> **Excerpt provided**:
- Opening Delimiter -
E-cigarette users reported “worse sleep health” than those who did not use the devices, according to researchers. The same association has been documented in people who smoke combustible cigarettes, they wrote in the Journal of Sleep Research. Emma I . Brett, a graduate student in the department of psychology at Oklahoma State University; and colleagues reviewed surveys from 1,664 college students (mean age, 19.7 years; 66.3% women; 72.7% underclassmen; 76.2% white).

Of these students, 40.9% indicated that they currently use or had tried e-cigarettes. Their sleep scores were based on the Pittsburgh Sleep Quality Index, difficulties with sleep onset; sleep disturbance in the middle of the night and poor subjective sleep quality. The average global sleep score was 5.8 among all e-cigarette users; indicating overall poor sleep quality, according to Brett and colleagues.

Use of sleep medication

Another study featured in the Journal of Adolescent Healththat utilized a different, larger cohort (n = 1,225 college students aged between 17 and 24 years whose smoking status was unknown) and some different criteria than Brett, et al, (the Pittsburgh Sleep Quality Index, the Epworth Sleepiness Scale, the Horne-Ostberg Morningness–Eveningness Scale; the Profile of Mood States, the Subjective Units of Distress Scale and questions on academic performance and physical health) found that 60% of participants had “poor quality” sleep.

Other research appearing in Sleep and Breathingthat looked at sleep quality in college students from Thailand that smoked (n = 1,373) found 2.2% of them, when using only the Pittsburgh Sleep Quality Index, had “poor” sleep quality. Gender and drinks per week included as covariates in analyses. Current combustible and e‐cigarette users reported significantly more sleep difficulties than never users. Users of e‐cigarettes reported greater use of sleep medication than combustible cigarette users. Similar to combustible cigarette smoking, e‐cigarette use (vs. non‐use) was associated with worse sleep health; even among non‐daily e‐cigarette users.
- Closing Delimiter -
> **Task set**:
A. How many college students' surveys did Brett and colleagues review, according to the e-cigarette sleep article?
B. Which named scales or indexes does the e-cigarette sleep article say the Journal of Adolescent Health study used?
C. Duplicate the passage of the e-cigarette sleep article between "Of these students, 40.9%" and "Brett and colleagues.", inclusive.
Rely only on the e-cigarette sleep article and not on the material.

> **Entries shown**:
- Opening Delimiter -
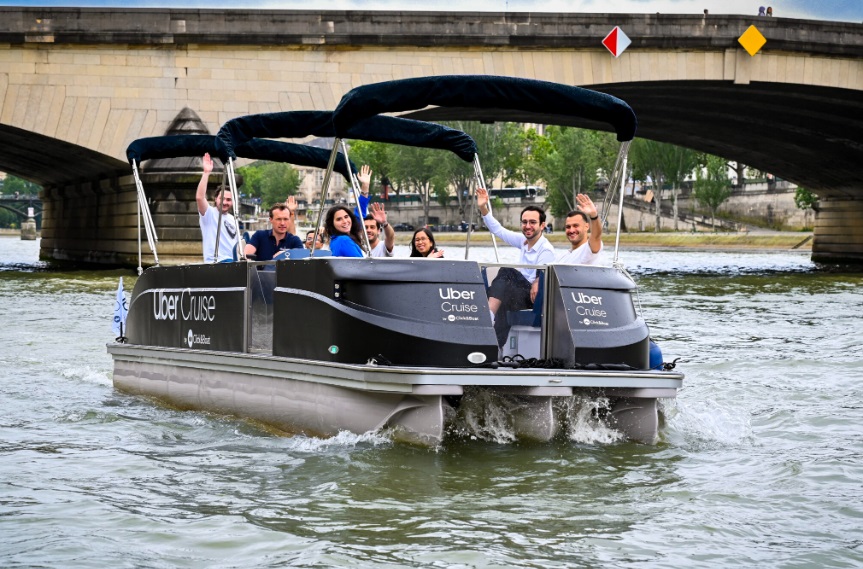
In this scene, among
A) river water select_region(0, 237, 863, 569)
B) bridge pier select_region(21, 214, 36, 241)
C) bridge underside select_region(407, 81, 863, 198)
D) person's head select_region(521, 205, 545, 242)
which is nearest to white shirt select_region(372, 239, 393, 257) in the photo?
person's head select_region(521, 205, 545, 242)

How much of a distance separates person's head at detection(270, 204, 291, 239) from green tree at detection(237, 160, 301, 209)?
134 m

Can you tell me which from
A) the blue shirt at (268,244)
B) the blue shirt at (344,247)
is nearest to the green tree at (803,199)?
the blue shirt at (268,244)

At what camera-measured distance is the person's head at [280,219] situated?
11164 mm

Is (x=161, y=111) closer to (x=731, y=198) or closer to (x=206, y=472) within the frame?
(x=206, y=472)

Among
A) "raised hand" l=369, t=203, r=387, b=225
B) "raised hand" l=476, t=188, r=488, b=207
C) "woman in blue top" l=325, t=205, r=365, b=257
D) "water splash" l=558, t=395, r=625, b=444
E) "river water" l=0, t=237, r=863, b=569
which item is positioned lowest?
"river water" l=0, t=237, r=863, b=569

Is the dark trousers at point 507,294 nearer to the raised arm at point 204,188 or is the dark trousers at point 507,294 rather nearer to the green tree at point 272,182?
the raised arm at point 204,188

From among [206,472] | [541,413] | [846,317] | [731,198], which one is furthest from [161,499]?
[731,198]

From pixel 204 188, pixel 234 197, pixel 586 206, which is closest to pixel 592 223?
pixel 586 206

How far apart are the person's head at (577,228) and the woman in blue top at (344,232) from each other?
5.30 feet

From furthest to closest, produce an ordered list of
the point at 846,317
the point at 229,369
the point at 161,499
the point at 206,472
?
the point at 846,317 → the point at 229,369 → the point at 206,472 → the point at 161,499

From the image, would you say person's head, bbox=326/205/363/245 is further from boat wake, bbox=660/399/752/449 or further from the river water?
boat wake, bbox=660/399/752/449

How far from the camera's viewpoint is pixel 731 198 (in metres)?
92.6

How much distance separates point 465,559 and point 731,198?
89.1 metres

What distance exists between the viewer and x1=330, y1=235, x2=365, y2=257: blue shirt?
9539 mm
- Closing Delimiter -
- Opening Delimiter -
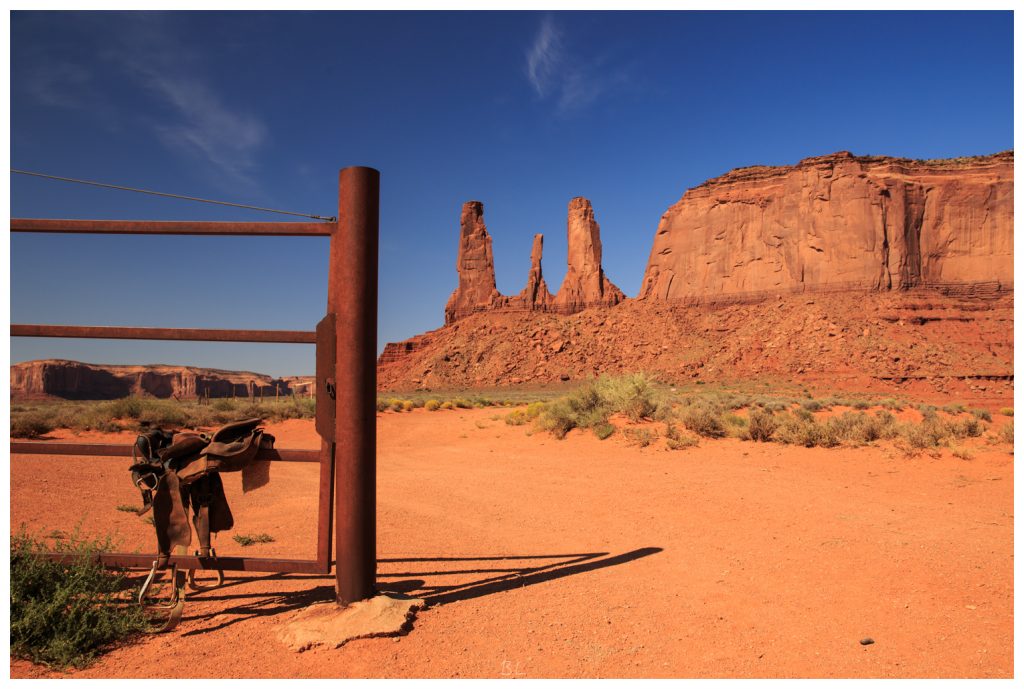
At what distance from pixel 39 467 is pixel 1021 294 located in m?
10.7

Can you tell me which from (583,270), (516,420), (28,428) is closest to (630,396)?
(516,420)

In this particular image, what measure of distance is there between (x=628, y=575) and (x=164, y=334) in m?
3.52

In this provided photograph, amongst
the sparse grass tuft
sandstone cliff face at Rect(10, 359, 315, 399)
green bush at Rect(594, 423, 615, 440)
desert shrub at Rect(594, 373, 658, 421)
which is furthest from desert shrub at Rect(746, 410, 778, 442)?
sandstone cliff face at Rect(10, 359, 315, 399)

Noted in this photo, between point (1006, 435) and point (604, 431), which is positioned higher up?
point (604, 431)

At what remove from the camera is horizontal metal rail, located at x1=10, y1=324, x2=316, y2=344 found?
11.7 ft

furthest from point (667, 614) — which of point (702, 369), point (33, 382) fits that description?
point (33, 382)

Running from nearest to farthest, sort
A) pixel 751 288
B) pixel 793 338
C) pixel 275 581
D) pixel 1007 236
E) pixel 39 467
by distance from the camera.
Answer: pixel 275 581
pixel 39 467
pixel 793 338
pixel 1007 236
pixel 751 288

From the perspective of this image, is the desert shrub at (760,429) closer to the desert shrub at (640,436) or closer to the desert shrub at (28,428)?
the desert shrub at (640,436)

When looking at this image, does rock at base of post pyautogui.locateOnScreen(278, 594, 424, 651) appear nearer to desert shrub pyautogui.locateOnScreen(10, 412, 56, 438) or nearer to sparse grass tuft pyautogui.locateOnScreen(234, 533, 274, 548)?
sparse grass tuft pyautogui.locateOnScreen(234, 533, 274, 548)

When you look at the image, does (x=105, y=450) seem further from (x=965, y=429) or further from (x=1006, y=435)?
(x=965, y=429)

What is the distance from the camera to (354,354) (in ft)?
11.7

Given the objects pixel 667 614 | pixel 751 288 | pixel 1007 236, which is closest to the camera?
- Closing Delimiter -
> **Completed exercise**:
A. 1,664

B.
- Pittsburgh Sleep Quality Index
- Epworth Sleepiness Scale
- Horne-Ostberg Morningness–Eveningness Scale
- Profile of Mood States
- Subjective Units of Distress Scale

C.
Of these students, 40.9% indicated that they currently use or had tried e-cigarettes. Their sleep scores were based on the Pittsburgh Sleep Quality Index, difficulties with sleep onset; sleep disturbance in the middle of the night and poor subjective sleep quality. The average global sleep score was 5.8 among all e-cigarette users; indicating overall poor sleep quality, according to Brett and colleagues.